“Sí, canta bien. Pero no sé qué genero canta”, disparó Viale, dejando en el aire una sensación de que tenía más opiniones reservadas que prefirió callar entre risas.
Frente a este cuestionamiento sobre el estilo de la China, El Polaco salió al cruce con una visión más flexible sobre la industria actual. Para el artista, lo fundamental no es encasillarse en un ritmo específico, sino la capacidad de conectar con la audiencia a través de diferentes sonidos.
“Hizo de todo, porque grabó con Tapari, conmigo, con Ecko…”, recordó Ezequiel, haciendo hincapié en que esa versatilidad le ha permitido explorar desde el mundo de la cumbia hasta los ritmos urbanos.

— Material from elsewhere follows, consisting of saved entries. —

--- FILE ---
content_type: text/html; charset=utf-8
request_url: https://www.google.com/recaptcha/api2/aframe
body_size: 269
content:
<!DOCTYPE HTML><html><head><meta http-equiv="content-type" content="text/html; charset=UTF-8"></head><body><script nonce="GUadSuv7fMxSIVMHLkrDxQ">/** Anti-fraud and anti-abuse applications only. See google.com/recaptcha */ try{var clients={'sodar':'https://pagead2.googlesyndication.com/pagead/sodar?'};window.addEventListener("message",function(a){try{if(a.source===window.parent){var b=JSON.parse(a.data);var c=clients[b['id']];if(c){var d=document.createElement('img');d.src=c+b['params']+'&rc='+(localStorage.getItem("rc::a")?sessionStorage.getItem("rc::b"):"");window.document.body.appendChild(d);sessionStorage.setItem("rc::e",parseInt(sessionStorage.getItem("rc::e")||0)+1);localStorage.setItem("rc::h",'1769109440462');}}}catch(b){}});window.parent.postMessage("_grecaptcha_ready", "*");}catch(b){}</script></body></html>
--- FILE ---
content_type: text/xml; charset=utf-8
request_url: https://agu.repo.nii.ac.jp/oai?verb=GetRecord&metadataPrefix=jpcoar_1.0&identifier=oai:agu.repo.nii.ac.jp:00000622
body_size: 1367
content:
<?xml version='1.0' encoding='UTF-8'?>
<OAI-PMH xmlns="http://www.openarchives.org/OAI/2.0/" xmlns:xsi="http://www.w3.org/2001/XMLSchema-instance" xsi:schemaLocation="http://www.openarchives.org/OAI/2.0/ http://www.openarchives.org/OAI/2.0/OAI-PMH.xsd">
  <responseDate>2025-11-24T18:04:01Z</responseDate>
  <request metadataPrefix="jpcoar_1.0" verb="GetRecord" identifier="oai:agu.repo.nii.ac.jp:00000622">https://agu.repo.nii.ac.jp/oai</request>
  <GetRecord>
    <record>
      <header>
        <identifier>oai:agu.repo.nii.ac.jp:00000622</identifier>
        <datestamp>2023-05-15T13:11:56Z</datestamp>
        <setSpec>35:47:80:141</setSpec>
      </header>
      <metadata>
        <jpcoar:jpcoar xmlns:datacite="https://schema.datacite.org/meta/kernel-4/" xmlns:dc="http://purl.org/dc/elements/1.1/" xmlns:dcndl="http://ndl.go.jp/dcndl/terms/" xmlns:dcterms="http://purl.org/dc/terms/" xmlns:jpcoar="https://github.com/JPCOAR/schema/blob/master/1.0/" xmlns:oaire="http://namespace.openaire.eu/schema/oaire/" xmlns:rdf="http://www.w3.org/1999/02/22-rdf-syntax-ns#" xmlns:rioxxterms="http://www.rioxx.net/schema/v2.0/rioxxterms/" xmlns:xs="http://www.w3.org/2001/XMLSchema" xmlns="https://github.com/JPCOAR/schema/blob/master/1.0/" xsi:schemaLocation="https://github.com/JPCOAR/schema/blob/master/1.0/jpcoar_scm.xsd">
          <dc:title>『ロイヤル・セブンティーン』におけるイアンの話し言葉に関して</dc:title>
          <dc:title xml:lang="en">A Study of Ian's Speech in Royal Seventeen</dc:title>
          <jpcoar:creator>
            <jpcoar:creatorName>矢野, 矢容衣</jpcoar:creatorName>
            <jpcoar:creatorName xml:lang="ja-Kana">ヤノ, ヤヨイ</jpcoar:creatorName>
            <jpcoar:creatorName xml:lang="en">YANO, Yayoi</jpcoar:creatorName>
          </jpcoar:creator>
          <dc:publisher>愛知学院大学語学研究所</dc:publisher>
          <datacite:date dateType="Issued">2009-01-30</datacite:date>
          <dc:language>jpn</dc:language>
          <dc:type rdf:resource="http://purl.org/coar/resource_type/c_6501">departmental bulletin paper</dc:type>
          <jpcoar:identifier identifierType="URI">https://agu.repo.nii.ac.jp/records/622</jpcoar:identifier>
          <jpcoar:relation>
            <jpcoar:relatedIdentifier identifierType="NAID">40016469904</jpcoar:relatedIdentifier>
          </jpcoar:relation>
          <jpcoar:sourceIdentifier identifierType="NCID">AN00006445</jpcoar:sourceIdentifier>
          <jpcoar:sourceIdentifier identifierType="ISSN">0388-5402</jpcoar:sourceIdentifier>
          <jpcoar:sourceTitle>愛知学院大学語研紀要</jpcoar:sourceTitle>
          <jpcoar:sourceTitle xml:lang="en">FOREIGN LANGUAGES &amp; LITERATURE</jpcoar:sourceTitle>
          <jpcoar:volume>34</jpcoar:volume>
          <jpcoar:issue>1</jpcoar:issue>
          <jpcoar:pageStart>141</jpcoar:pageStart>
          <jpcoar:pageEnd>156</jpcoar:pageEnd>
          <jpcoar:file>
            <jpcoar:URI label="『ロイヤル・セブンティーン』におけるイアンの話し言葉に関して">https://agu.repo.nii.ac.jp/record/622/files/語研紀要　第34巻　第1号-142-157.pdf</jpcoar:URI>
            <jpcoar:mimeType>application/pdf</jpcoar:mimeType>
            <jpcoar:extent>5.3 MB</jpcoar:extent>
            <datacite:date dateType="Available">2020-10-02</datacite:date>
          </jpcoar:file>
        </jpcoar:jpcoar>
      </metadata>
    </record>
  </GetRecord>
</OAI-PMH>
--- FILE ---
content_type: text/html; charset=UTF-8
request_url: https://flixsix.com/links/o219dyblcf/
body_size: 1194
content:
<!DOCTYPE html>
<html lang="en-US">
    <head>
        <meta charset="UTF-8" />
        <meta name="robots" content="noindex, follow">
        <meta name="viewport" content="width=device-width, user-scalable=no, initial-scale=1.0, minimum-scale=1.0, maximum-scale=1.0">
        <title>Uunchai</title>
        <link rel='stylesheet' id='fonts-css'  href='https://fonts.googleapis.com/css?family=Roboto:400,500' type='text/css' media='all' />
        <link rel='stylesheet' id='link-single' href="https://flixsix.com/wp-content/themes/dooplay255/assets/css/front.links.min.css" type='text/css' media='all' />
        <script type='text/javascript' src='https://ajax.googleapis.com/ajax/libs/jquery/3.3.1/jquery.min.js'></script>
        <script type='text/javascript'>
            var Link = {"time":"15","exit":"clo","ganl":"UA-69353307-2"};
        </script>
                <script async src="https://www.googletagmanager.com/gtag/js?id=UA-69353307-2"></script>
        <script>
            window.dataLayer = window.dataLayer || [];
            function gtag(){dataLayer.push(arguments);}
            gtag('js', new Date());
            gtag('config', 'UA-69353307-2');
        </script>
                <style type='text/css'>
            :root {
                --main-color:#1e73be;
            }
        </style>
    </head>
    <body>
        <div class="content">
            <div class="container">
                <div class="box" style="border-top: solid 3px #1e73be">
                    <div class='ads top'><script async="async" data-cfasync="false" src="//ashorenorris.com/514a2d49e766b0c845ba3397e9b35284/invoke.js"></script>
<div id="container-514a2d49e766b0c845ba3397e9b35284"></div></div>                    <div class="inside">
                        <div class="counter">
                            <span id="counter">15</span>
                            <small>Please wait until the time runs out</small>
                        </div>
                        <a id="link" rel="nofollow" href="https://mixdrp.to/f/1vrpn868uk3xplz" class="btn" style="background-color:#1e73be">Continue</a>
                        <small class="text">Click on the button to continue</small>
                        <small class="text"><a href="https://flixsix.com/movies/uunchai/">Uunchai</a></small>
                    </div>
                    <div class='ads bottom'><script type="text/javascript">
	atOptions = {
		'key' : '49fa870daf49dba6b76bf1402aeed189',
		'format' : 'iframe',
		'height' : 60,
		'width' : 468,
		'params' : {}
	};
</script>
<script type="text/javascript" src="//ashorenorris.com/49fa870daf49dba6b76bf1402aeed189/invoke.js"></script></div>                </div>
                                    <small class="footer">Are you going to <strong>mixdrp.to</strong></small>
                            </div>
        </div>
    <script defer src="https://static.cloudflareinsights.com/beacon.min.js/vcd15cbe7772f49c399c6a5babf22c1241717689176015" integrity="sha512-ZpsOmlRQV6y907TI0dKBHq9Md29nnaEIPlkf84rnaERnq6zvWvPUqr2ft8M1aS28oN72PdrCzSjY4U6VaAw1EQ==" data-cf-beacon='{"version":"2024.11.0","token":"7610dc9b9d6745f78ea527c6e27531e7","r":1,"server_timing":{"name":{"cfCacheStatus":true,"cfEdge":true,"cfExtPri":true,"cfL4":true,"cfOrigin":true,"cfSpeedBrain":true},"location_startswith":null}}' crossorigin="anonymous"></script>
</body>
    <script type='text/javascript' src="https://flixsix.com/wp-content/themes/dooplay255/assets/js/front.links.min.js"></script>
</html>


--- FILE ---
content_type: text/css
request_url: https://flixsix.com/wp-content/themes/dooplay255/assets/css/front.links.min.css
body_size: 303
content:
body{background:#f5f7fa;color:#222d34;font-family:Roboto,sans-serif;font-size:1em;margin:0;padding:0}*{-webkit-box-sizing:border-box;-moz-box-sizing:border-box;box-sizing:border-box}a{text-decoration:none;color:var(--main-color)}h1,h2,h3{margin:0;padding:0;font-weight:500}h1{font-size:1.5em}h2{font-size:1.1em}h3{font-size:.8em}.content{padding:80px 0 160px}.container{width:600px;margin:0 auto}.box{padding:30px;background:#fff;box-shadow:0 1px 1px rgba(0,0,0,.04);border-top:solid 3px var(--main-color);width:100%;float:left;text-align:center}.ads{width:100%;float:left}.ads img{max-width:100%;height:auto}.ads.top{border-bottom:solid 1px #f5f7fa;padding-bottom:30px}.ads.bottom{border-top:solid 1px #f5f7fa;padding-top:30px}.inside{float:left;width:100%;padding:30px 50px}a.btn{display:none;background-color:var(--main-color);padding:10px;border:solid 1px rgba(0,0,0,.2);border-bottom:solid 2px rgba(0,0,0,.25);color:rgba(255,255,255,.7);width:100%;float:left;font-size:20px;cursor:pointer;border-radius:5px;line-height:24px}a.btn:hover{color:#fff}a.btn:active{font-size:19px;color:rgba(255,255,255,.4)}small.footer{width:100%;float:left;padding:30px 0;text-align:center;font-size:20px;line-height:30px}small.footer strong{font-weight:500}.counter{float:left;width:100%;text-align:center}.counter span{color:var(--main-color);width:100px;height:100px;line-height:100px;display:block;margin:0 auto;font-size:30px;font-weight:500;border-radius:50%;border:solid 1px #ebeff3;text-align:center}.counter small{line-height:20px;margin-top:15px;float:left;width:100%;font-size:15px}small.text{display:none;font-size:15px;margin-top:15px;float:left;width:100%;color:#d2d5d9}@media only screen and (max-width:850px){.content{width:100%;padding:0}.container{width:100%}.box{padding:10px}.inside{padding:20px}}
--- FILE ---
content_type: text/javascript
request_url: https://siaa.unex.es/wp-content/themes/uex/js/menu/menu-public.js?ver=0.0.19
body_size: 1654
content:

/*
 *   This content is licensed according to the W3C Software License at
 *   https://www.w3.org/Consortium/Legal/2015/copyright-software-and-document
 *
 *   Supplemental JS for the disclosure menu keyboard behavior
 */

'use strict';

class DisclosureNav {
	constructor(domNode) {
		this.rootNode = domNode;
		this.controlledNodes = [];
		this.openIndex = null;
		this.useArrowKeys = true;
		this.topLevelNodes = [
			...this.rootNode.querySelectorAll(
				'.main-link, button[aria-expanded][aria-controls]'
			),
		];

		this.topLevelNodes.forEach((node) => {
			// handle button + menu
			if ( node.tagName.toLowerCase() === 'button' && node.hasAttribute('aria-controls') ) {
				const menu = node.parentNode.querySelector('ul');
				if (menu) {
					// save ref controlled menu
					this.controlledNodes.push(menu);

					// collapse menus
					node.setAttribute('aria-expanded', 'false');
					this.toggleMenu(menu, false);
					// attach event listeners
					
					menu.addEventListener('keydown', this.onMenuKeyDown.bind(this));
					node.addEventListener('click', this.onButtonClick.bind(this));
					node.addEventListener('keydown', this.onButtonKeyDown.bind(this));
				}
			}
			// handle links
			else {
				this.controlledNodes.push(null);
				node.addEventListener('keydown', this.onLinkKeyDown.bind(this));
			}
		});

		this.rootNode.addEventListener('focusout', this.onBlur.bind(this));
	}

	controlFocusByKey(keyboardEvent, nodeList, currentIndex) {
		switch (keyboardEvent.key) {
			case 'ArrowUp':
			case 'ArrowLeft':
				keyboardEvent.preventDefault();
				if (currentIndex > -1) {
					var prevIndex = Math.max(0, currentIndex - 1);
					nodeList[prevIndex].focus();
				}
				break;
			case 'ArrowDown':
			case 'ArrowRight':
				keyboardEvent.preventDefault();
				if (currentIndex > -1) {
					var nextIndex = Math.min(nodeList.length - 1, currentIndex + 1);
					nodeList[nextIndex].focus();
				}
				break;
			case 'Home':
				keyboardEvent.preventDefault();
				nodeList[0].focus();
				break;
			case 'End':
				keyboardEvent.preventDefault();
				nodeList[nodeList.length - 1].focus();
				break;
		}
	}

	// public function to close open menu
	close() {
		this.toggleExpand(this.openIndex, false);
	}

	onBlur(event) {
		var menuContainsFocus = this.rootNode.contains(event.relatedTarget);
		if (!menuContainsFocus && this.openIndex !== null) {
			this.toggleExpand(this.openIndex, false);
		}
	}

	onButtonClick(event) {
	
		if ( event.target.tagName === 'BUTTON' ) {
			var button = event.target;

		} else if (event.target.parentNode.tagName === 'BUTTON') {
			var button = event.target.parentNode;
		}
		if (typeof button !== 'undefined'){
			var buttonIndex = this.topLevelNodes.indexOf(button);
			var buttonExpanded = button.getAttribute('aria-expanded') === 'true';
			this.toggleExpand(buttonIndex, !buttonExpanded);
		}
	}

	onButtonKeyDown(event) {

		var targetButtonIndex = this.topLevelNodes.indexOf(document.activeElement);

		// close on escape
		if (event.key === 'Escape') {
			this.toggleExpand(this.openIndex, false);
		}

La música como puente emocional
El Polaco concluyó su intervención señalando que, más allá de los tecnicismos o las etiquetas que se le puedan poner a un artista, lo que realmente importa es que la música cumpla su función primordial: llegar al corazón de la gente. En un mercado cada vez más híbrido, el cantante defendió la libertad de Suárez para colaborar con figuras de distintos ámbitos, reafirmando que su trabajo con ella fue una experiencia positiva y profesional.
De esta manera, mientras Juana Viale mantuvo su postura escéptica respecto a la definición artística de la China, el mundo de la música parece recibirla con los brazos abiertos, avalada por colegas de trayectoria que ven en ella una intérprete capaz de adaptarse a cualquier desafío que se le presente en el estudio.